You still have yours?


----------



## 10~18kustoms (Aug 21, 2019)

Yep!


----------



## Mr. Monkeyarms (Aug 21, 2019)

Sick.


----------



## WetDogGraphix (Aug 21, 2019)




----------



## oldfart36 (Aug 22, 2019)

Super Kool!


----------



## DonChristie (Aug 22, 2019)

Mind=blown! That is really cool! New bike, @fordmike65 ?


----------



## Jesse McCauley (Aug 22, 2019)

So who won the Facebook wars for this bike? 
Dude who found it couldn’t have been more oblivious of the storm he was stepping into.
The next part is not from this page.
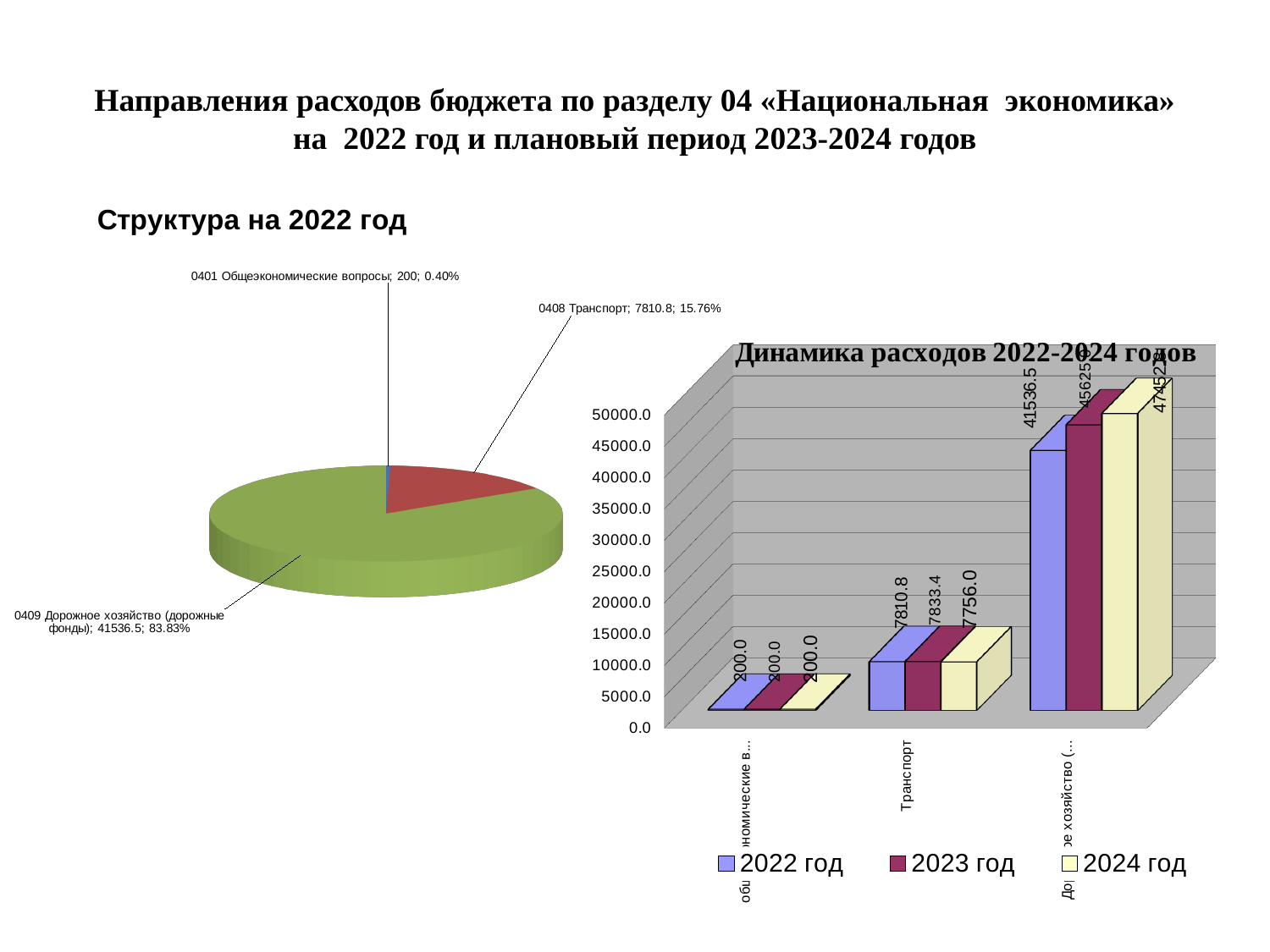
In the chart 'Динамика расходов 2022-2024 годов', what is the value for Транспорт in 2023 год? 7833.4 In the chart 'Динамика расходов 2022-2024 годов', which is larger for Транспорт: 2022 год or 2023 год? 2023 год In the pie chart 'Структура на 2022 год', which category has the largest slice? 0409 Дорожное хозяйство (дорожные фонды) In the chart 'Динамика расходов 2022-2024 годов', how many series does the legend list? 3 In the pie chart 'Структура на 2022 год', which category has the smallest slice? 0401 Общеэкономические вопросы In the pie chart 'Структура на 2022 год', what share does 0401 Общеэкономические вопросы have? 0.40% What kind of chart is 'Динамика расходов 2022-2024 годов'? bar chart In the chart 'Динамика расходов 2022-2024 годов', what is the value for Транспорт in 2024 год? 7756.0 In the pie chart 'Структура на 2022 год', how many slices are there? 3 In the pie chart 'Структура на 2022 год', what is the value for 0409 Дорожное хозяйство (дорожные фонды)? 41536.5 In the pie chart 'Структура на 2022 год', what share does 0408 Транспорт have? 15.76% In the chart 'Динамика расходов 2022-2024 годов', what is the difference between the Транспорт values for 2023 год and 2024 год? 77.4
Sent from my iPhone using Tapatalk


----------



## oldfart36 (Aug 22, 2019)

Jesse McCauley said:


> So who won the Facebook wars for this bike?
> Dude who found it couldn’t have been more oblivious of the storm he was stepping into.
> 
> 
> Sent from my iPhone using Tapatalk




LOL! Well said!!


----------



## Freqman1 (Aug 22, 2019)

cyclingday said:


> Cool bike, but really funky suspension design.
> It’s hard to see how that could possibly work.



It doesn't! I have one of George Ks excellent clones of one of these and it quickly becomes apparent why these are so rare. My guess is most were returned. For those that have a Huffman built Twin Flex you know if you really stand on the brake the rear compresses and when it bottoms out the rear will hop. On these if you just touch the brake you get that effect and it is sudden. I've ridden mine for short distances and no matter how lightly you try to brake you get the same effect. I've never did this at speed--and don't wan to! A great find. I wonder if the original color was maroon and black? I'd like to see better pics of the front fender-ducktail or straight? V/r Shawn


----------



## fordmike65 (Aug 22, 2019)

DonChristie said:


> Mind=blown! That is really cool! New bike, @fordmike65 ?



I wish. Someone else's amazing find


----------



## Hammerhead (Aug 22, 2019)

Super cool and a very weird suspension setup.
Hammerhead


----------



## cyclingday (Aug 22, 2019)

Thanks, for the description, Shawn.
I had been riding my 39 Firestone Twin Flex, on the flat beach bike paths for quite awhile, and didn’t notice any severe adverse effects.
But, I took it up to the Rolling Relics, San Francisco Ride, and put it through its paces.
Oh, man!
What a different bike that is, when you’re having to bomb down some steep hills with the coaster brake applied.
The other thing I noticed, was that the axle nuts loosen up under extreme use.
After that trip, I learned to always check those fasteners before going for a ride.
Great bikes, for general cruising, but definitely not the one you want for the serious hill country.
That Monark design sounds like a nightmare.


----------



## WetDogGraphix (Aug 22, 2019)

Jesse McCauley said:


> So who won the Facebook wars for this bike?
> Dude who found it couldn’t have been more oblivious of the storm he was stepping into.
> 
> 
> Sent from my iPhone using Tapatalk



He sure went silent after all the hubbub started........


----------



## catfish (Aug 22, 2019)

Great find!


----------



## 66TigerCat (Aug 24, 2019)

So what's the backstory on this bike ?


----------